● TASK OBJECTIVE
Repeat every entry word for word, skipping the pictures.

● Captioned web image data
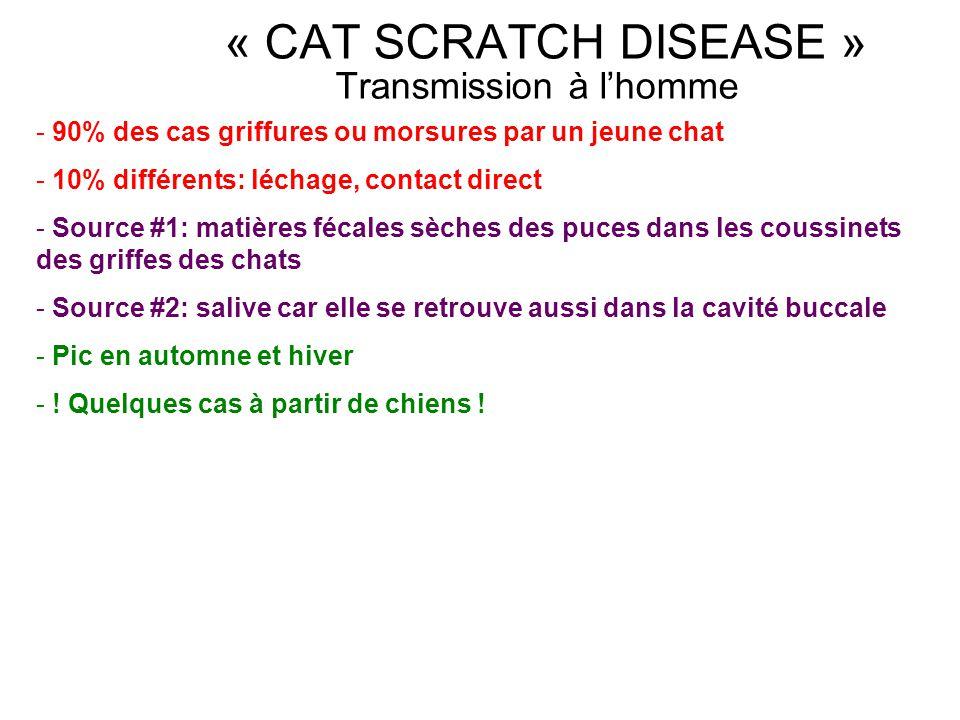 Transmission à lhomme - 90% des cas griffures ou morsures par un jeune chat - 10% différents: léchage, contact direct - Source #1: matières fécales sè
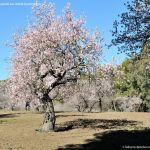 Foto Parque Quinta de los Molinos 37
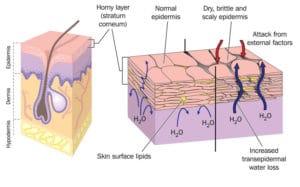 Le fonctionnement de notre peau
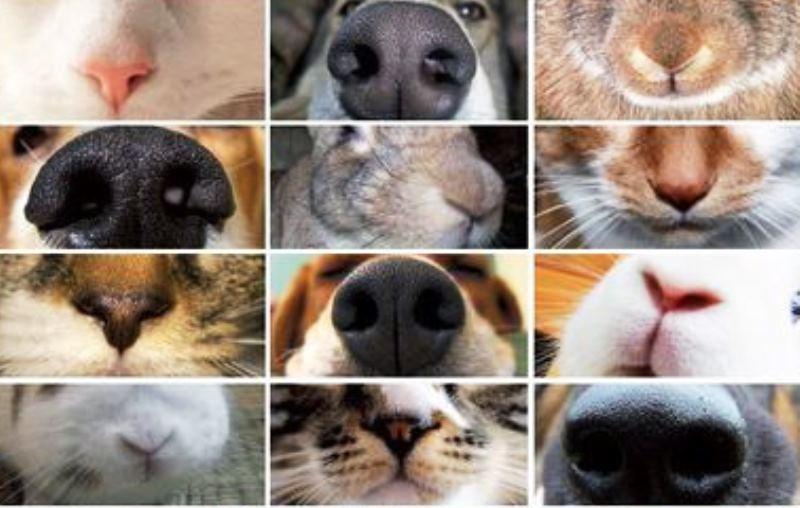 Fumo passivo também faz mal aos animais de estimação (e pode causar até câncer), diz estudo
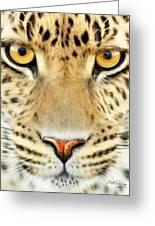Jaguar Greeting Card by Bill Fleming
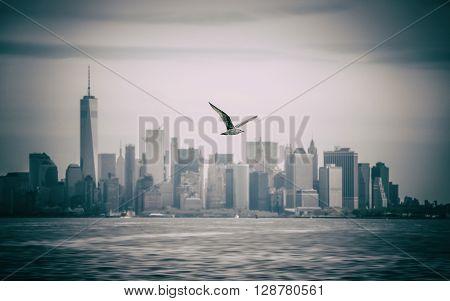 Seagull Flying Against Manhattan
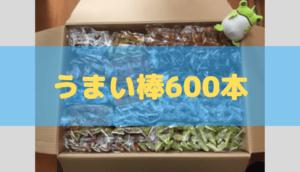うまい棒600本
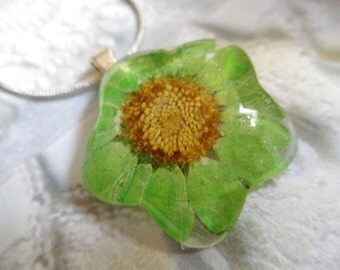 Lime Green Daisy Glass Flower Shaped Pressed Flower Pendant-Nature's Wearable Art-Symbol of Innocence,Loyal Love-Gifts Under 25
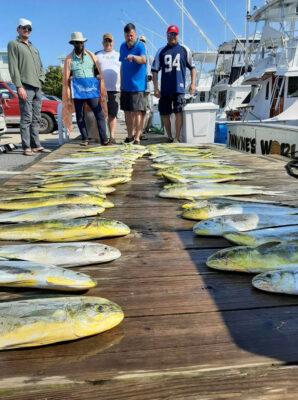 Mahi Charter sport fishing charter
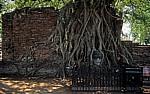 Geschichtspark Ayutthaya: Eingewachsener Kopf Buddhas - Ayutthaya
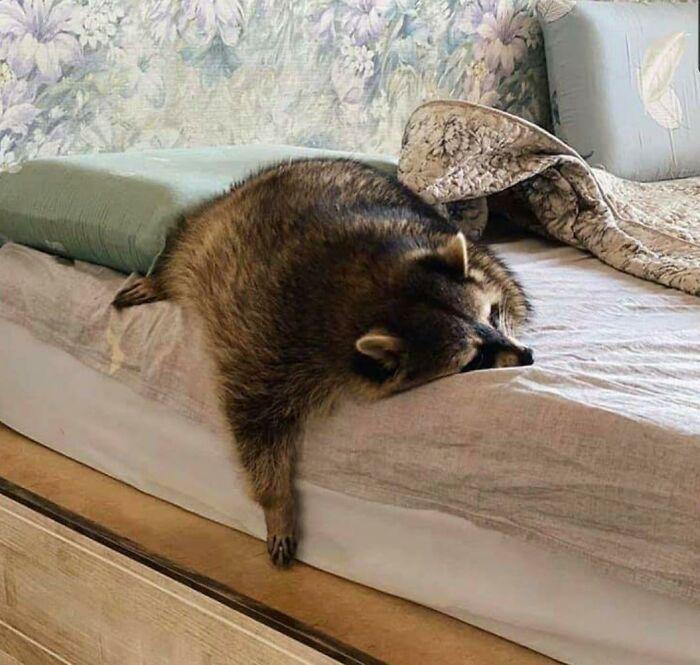енот спит на кровати
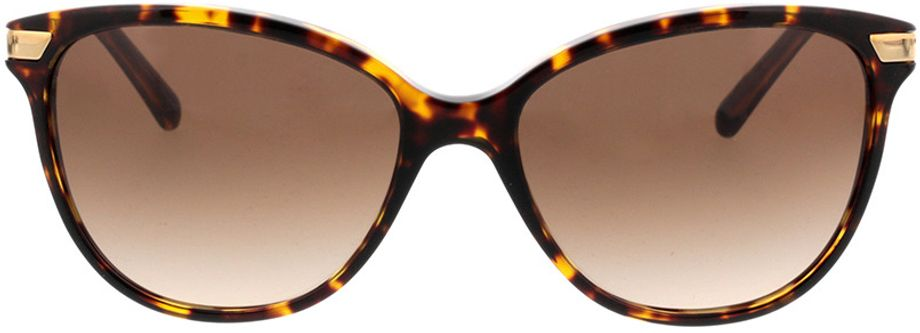 Picture of glasses model Burberry BE4216 300213 57-16 in angle 0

● ANSWER BELOW
 Transmission à lhomme - 90% des cas griffures ou morsures par un jeune chat - 10% différents: léchage, contact direct - Source #1: matières fécales sè
 Foto Parque Quinta de los Molinos 37
 Le fonctionnement de notre peau
 Fumo passivo também faz mal aos animais de estimação (e pode causar até câncer), diz estudo
Jaguar Greeting Card by Bill Fleming
 Seagull Flying Against Manhattan
うまい棒600本
 Lime Green Daisy Glass Flower Shaped Pressed Flower Pendant-Nature's Wearable Art-Symbol of Innocence,Loyal Love-Gifts Under 25
 Mahi Charter sport fishing charter
 Geschichtspark Ayutthaya: Eingewachsener Kopf Buddhas - Ayutthaya
енот спит на кровати
 Picture of glasses model Burberry BE4216 300213 57-16 in angle 0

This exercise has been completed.